Une spiritualité à partir du plus pauvre (10)

Pour ma part, à force de vivre en milieu très démuni, j’ai appris à me rendre compte combien les infirmes, les aveugles, les handicapés y sont plus malheureux encore qu’ailleurs, y sont davantage sans défense.

Je ne pouvais pas ne pas affronter la question des estropiés, des paralytiques, des sourds-muets au temps de Jésus.

Les boiteux, les épileptiques, les handicapés mentaux dans les cités [très pauvres] m’ont alors servi de leçon et de guide. » 

Heureux vous les pauvres, p. 78-79.

 

Nous avons déjà parlé de la manière dont le père Joseph Wresinski lit les Evangiles. Mais il faut y revenir tant cet aspect est important pour toute sa spiritualité. Le père Joseph découvre une grande ressemblance entre sa propre expérience, celle des plus pauvres, et les Evangiles.

« Etre parmi ces familles [très pauvres, à Noisy-le-Grand] devint, pour moi, être dans la foule entourant Jésus. »

« Les plus pauvres m’aidèrent à approcher Jésus dans la foule de son temps. » [Heureux vous les pauvres, p. 65 et 61]

Pour le Père Joseph, l’expérience vécue de la grande pauvreté est le lieu de la rencontre avec le Christ, et deviendra le lieu de la lecture de l’Evangile.

La lecture chrétienne de l’Evangile, et de l’ensemble de la Bible, se fait à partir du Christ.
C’est le Christ qui fait disparaître le voile qui nous empêche de comprendre la parole de Dieu [voir la 2ème Lettre de Paul aux Corinthiens 3, 14-16].

Pour le Père Joseph, la clé de lecture a un accent très particulier : il lit l’Evangile à partir de la contemplation du Christ, Fils de Dieu fait homme de la misère.

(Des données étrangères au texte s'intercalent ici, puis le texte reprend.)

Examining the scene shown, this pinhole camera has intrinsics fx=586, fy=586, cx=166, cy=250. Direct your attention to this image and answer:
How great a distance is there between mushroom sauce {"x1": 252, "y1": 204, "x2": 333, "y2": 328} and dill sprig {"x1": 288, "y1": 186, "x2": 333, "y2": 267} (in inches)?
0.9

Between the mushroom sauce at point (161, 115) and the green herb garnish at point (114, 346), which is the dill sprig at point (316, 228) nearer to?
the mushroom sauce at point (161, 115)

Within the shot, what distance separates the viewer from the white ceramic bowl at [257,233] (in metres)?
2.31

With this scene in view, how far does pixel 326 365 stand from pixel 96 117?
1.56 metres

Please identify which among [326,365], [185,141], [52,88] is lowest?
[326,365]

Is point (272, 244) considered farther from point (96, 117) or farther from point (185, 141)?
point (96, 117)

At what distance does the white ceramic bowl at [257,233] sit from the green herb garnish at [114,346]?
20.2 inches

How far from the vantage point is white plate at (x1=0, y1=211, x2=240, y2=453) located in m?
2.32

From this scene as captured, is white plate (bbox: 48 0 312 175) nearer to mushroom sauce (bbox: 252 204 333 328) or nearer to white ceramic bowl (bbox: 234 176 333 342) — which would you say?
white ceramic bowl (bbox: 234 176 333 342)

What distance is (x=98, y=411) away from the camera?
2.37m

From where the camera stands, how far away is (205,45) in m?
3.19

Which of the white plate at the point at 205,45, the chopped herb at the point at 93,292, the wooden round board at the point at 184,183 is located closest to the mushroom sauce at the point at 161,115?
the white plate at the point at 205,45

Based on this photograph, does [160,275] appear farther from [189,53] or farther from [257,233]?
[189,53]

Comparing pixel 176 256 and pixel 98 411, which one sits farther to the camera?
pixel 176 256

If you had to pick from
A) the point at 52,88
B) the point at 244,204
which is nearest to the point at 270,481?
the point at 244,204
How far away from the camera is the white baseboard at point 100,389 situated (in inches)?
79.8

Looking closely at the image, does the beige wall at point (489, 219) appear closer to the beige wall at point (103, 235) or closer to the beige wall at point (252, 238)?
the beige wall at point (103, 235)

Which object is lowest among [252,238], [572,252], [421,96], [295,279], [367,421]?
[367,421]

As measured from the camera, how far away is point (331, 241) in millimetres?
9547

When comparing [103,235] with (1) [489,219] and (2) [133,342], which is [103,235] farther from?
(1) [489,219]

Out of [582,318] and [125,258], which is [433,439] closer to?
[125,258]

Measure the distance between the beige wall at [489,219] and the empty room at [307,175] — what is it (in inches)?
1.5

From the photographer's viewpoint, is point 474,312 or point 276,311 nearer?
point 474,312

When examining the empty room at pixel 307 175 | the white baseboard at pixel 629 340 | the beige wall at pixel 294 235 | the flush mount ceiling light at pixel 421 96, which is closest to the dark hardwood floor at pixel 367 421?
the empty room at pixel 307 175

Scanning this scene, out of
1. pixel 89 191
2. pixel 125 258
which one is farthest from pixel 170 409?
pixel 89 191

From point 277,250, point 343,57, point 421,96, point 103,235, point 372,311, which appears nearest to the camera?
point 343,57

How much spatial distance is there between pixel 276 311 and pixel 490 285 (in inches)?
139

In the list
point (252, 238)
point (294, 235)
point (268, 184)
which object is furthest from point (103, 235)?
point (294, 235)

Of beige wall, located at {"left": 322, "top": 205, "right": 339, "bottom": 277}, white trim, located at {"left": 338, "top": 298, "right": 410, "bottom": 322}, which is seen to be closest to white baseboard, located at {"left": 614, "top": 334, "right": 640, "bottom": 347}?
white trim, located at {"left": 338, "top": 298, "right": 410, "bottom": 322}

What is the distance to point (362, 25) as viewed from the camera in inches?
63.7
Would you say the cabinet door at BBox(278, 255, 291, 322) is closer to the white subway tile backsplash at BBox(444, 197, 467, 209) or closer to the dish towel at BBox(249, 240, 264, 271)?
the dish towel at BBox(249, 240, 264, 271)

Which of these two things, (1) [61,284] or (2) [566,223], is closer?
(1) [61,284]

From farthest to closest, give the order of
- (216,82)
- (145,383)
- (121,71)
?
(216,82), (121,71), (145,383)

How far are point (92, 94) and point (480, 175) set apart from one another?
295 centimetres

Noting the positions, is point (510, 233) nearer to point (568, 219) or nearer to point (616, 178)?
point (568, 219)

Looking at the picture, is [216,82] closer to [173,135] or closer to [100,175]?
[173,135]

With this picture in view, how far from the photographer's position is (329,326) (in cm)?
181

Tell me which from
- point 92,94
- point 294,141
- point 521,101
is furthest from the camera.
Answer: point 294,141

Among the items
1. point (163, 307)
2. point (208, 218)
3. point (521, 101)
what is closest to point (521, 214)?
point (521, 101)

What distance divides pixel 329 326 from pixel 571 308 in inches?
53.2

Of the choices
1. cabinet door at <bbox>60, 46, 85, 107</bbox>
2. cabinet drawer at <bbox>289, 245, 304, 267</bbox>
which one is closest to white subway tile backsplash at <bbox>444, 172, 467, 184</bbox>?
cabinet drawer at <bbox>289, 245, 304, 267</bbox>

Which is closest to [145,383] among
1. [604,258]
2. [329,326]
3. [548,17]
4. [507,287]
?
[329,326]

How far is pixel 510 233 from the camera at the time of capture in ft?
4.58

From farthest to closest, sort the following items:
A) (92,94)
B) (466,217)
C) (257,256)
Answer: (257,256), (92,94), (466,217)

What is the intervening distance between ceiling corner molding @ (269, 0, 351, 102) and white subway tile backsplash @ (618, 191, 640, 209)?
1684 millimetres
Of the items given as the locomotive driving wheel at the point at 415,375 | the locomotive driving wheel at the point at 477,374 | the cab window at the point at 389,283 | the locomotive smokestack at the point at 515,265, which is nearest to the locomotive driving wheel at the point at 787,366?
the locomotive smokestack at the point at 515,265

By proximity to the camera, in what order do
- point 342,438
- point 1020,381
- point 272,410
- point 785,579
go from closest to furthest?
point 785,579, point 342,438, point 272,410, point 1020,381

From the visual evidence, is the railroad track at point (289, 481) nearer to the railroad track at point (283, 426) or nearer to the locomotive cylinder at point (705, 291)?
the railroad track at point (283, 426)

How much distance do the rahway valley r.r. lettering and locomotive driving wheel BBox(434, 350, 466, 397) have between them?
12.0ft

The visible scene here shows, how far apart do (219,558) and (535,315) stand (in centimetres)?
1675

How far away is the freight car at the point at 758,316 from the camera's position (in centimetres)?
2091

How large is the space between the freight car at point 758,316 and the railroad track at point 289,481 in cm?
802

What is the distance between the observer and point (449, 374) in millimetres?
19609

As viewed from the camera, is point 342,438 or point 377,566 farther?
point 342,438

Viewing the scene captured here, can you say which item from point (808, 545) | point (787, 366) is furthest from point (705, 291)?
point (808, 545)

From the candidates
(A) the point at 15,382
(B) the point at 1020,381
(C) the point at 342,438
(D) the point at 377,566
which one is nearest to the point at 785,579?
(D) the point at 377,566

Au sujet de cette lecture, on peut répéter ce qu’écrivait le Père Joseph :

« Il faut du temps pour nous transformer, pour changer de regard et nous purifier »   [Les pauvres sont l’Eglise, p. 238]

C’est-à-dire : contempler Jésus, à partir de la souffrance et de l’humiliation des plus pauvres du monde, entraîne le croyant à un voyage de grande ampleur :  Laisser se transformer le visage que nous avons de Dieu…

 Nous laisser enseigner, pas seulement ni d’abord par les sages et les instruits, mais par les petits et ceux à qui Jésus s’est pleinement identifié [Evangile de Matthieu 11, 25 ; 25, 31-46].

 Laisser l’Esprit Saint nous conduire « à l’intérieur de la vérité tout entière » [Evangile de Jean 16, 13], et reconnaître que cette vérité qu’est Jésus [Evangile de Jean 14, 6] n’est pas un savoir, n’est pas non plus une règle de conduite ou une doctrine…,  mais le Christ qui s’humilia jusqu’à subir la honte de la mort sur la croix des esclaves [voir Lettre de Paul aux Philippiens 2, 6-8].